Do you ever feel like quitting guitar and just selling all your equipment? Do you ever feel like everyone is better than you? In playing guitar for over 25 years, I’ve wanted to give up and quit many times but by sticking in there I’ve found that success is just a step or two away. You’re never far from getting to the next level.
If you are a beginner and are taking lessons with a guitar teacher, if he or she has a strategic plan in place for you to make consistent progress and if you practice for about 20 minutes a for 5 to 7 days a week then you will see consistent progress. You should be building a list of songs and have several songs that you can play in your first year start to finish with good timing.

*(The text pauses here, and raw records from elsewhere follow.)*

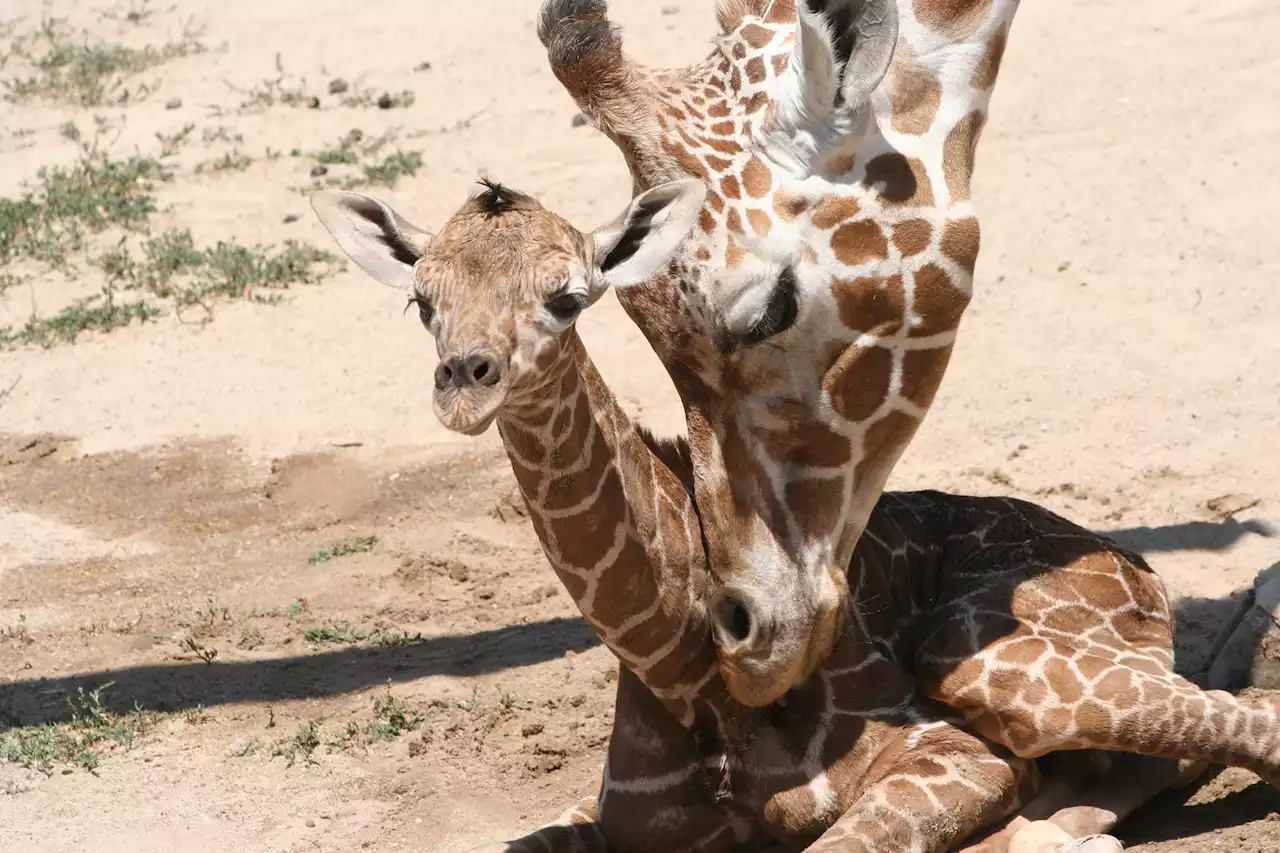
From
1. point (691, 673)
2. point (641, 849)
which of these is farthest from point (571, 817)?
point (691, 673)

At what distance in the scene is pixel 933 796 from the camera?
5.08 m

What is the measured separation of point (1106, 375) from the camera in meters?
9.05

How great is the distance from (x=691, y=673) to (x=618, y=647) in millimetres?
295

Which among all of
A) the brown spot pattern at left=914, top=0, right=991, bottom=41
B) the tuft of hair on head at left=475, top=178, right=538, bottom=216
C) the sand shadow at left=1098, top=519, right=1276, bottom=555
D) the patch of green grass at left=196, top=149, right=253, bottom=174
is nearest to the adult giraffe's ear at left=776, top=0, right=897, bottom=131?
the brown spot pattern at left=914, top=0, right=991, bottom=41

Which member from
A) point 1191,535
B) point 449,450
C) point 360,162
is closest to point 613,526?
point 1191,535

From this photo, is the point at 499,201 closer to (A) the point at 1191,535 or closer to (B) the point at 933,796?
(B) the point at 933,796

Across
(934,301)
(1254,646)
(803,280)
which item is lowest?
(1254,646)

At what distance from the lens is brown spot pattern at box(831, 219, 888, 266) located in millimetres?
Result: 5164

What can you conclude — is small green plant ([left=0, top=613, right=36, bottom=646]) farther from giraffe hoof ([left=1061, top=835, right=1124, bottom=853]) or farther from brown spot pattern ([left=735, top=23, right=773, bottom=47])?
giraffe hoof ([left=1061, top=835, right=1124, bottom=853])

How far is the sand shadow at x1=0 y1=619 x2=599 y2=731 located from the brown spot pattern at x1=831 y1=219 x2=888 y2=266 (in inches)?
108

If this is not the case you need to reassess your plan. Check out my two posts on How to Choose A Guitar Teacher (1, 2). They will help you pinpoint problems and determine if it’s the teacher or if it’s something you are doing or not doing to delay your success. Intermediate and advanced players have a different set of challenges and usually more complex lessons so it takes a little more practice time and sometimes a few lessons on the same topic hitting it from different angles.
No student should have to go home and guess at what or how to practice for the week. It should be detailed and broken down and suggestions for minimum time on each idea. What you don’t want is just an accumulation of information. We want musical application. If I learn a fingerpicking pattern, can I play a song with it. Moving from chord to chord with no breaks. There is methods of how to practice to be able to learn this skill. It’s not about natural talent for the vast majority of people.
It’s learning a skill. Pure and simple. Do the right thing enough times and you will have a new skill on guitar whether it’s Improvisation, finger tapping or playing complex jazz chords. Information is needed but application of information is what is critical to your progress.
You can have all the potential in the world but if you don’t use it, it amounts to nothing. There is nothing in the world that can beat hard, consistent work. What if you had the potential skills of Jimi Hendrix or Stevie Ray Vaughan, but never practiced? How far would you go? Natural talent would give you an initial jump start but over the long haul it’s the work, the practice that you put into the guitar that determines if you will be a great guitar player or not.
I’ve spoken to some great players and they all have practiced for countless hours for years. That’s what makes the difference. The average player doesn’t need to do that. It’s about consistency. What if you just want to strum and fingerpick songs and are happy doing that? It doesn’t take 5 hours a day of practice but it does take consistent daily practice. You can only perform as well as how you practice.
I’ve seen many students come to me with a playing problem that maybe they’ve had this issue and not been able to overcome it for years and in a few weeks of practicing it like I show them to remove what’s holding them back.
You have to persevere, and you have to commit to finding a teacher, trusting that teacher and get to work on getting better on the guitar. Think about if you could never pick up your guitar again in your life. Make a commitment in your heart that, “I’m going to stick this out.” Whether you are a child or adult, the guitar can teach you and help develop one of the greatest qualities a person can have: NOT QUITTING!
The quality of not quitting, that’s what perseverance is. Many times I wanted to quit, but my love of the instrument and wanting to know how it works kept me going. To really know your instrument takes a long time. But to strum songs, finger pick, and play some Blues rhythms and solos doesn’t take 10 years. You can even practice 5 minutes a day and improve if limited on time in the week. There is really no excuse: you should always be getting better. Be consistent. If you have the right teacher, the right program and you do the program, you will improve every day. The weeks turn into months and the months turn into years and all of a sudden you are really playing your instrument with confidence, knowledge and skill. It’s a really, really great feeling!
Or sometimes it’s even a lot shorter process for some. I’ve had students come back and say many they had a family member walk in on them playing and thought it was a record, they couldn’t believe they were playing that well. This was in a series of months, not year
Remember, when the day is over it’s over. Put the time in and practice and you will be rewarded!